Es trifft Kommunen deren Ausgaben über den Einnahmen liegen und zusätzlich kein Defizitausgleich mehr über Rücklagen durchgeführt werden kann. Diese Kommunen zeichnen sich regelmäßig auch dadurch aus, dass sie ihre laufenden Aufgaben nicht mehr ohne Schuldenaufnahme bedienen können. Die Kommune gilt als überschuldet, die dauerhafte Leistungsfähigkeit ist nicht mehr gegeben.
Die Gegenmaßnahme: Ein Haushaltssicherungskonzept. Es wird beschrieben, dass es eine repressive Funktion hat, um in einem Zeitraum von wenigen Jahren wieder zu einer vollständigen Ausgabendeckung zu gelangen. Repressive Funktion. Diese Wortkonstruktion verdeutlicht, was dort aufgrund Ihrer Haushaltspolitik auf die Stadt an harten Maßnahmen zukommt.

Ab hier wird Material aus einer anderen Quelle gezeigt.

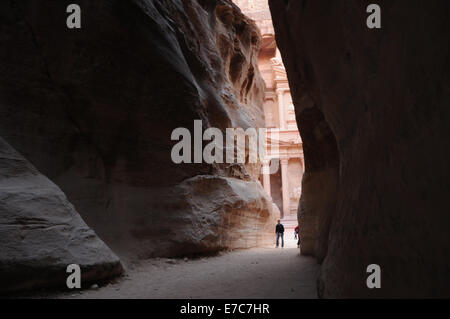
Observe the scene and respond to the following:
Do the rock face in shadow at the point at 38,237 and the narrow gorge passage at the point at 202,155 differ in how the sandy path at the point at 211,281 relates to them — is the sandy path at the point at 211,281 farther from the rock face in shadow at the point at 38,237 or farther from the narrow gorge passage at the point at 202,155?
the rock face in shadow at the point at 38,237

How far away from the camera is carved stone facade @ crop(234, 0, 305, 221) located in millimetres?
33781

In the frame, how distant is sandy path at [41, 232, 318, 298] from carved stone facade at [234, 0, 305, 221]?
25.5 metres

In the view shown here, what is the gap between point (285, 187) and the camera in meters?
33.5

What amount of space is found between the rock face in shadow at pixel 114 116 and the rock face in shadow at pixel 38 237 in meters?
1.46

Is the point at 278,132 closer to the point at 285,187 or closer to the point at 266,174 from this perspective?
the point at 266,174

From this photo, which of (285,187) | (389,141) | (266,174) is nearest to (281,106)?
(266,174)

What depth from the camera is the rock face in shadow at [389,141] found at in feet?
7.48

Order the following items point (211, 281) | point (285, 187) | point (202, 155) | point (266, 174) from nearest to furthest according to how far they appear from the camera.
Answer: point (211, 281) → point (202, 155) → point (285, 187) → point (266, 174)

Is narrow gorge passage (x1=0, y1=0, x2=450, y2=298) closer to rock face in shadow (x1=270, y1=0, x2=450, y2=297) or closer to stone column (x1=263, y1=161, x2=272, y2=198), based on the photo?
rock face in shadow (x1=270, y1=0, x2=450, y2=297)

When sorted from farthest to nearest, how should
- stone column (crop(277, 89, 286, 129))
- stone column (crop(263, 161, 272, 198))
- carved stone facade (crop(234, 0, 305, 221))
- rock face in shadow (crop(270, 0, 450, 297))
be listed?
stone column (crop(277, 89, 286, 129)) < stone column (crop(263, 161, 272, 198)) < carved stone facade (crop(234, 0, 305, 221)) < rock face in shadow (crop(270, 0, 450, 297))

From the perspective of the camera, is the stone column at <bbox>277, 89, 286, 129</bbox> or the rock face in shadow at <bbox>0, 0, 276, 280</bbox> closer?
the rock face in shadow at <bbox>0, 0, 276, 280</bbox>

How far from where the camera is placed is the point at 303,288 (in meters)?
4.59

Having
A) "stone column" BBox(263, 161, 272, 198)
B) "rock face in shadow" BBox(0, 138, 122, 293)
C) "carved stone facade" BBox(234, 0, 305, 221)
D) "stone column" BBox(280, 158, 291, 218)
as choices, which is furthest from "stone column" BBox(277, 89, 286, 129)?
"rock face in shadow" BBox(0, 138, 122, 293)

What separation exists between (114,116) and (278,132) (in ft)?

Wir sehen die dramatische Lage anhand einiger, weniger Zahlen:
Katastrophales Defizitwachstum:
Kassenkredite explodieren:
Rücklagen aufgezehrt:
Ihr Haushalt mitsamt der mittelfristigen Planung spricht also eine klare Sprache.
Das Unglaubliche ist, dass sie mit diesem Haushaltsentwurf zwar dieselbe Erkenntnis haben wie wir, nur Sie scheinen nichts mit dieser Erkenntnis ernsthaft anzufangen. Der Haushaltsausgleich gelingt die kommenden zwei Jahre gerade noch so unter Rückgriff auf die Rücklagen und dem Sonderumstand des Passivpostens. Ich erinnere an den von SPD und Grünen gestellten und immer noch gültigen Antrag, dass Sie einen Haushalt aufstellen wollten, der gerade ohne diesen Rückgriff auf die Rücklagen auskommt. Damit sind Sie erneut gescheitert. Sie scheinen dieses Ziel nie gehabt zu haben. Das selbstgesteckte Ziel ist verfehlt.
Es gibt kein schlechteres Zeugnis für einen Haushalt. Die letzten Jahre sind Sie vielleicht noch mit der Schulnote 5 durchgekommen, heute ist es eine glatte 6.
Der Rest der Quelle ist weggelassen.